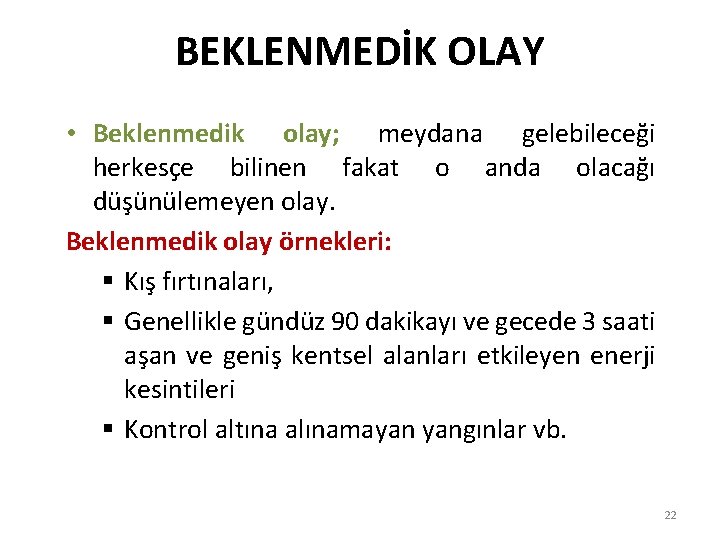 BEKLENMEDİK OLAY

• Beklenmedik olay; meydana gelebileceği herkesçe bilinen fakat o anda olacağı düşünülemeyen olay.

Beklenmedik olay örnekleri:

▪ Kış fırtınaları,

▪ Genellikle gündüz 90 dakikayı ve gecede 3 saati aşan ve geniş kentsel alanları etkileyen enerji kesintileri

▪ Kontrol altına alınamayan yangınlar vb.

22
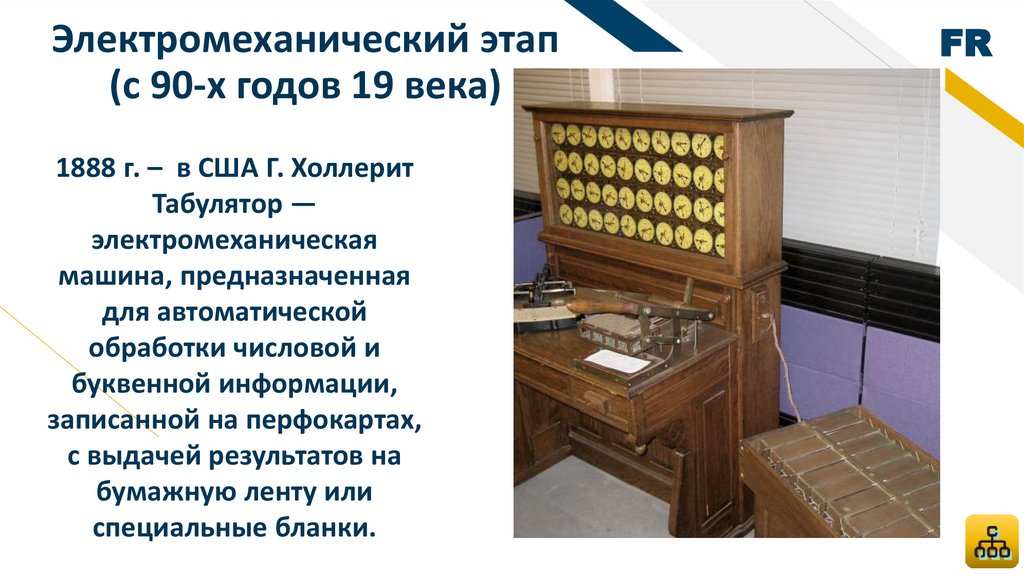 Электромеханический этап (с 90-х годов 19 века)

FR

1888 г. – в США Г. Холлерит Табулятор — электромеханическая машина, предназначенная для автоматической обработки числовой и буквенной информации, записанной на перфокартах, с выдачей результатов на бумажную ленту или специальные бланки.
#####
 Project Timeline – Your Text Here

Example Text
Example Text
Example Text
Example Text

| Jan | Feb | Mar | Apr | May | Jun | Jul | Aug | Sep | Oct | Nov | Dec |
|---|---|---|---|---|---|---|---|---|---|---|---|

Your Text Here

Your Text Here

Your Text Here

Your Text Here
#####
**PROBLEM:** Everything above from the line containing "BEKLENMEDİK OLAY" through the line containing "1888 г. – в" must be repeated exactly, and the pictures must be left out.

**SOLUTION TO THE EXERCISE:**
 BEKLENMEDİK OLAY

• Beklenmedik olay; meydana gelebileceği herkesçe bilinen fakat o anda olacağı düşünülemeyen olay.

Beklenmedik olay örnekleri:

▪ Kış fırtınaları,

▪ Genellikle gündüz 90 dakikayı ve gecede 3 saati aşan ve geniş kentsel alanları etkileyen enerji kesintileri

▪ Kontrol altına alınamayan yangınlar vb.

22
 Электромеханический этап (с 90-х годов 19 века)

FR

1888 г. – в США Г. Холлерит Табулятор — электромеханическая машина, предназначенная для автоматической обработки числовой и буквенной информации, записанной на перфокартах, с выдачей результатов на бумажную ленту или специальные бланки.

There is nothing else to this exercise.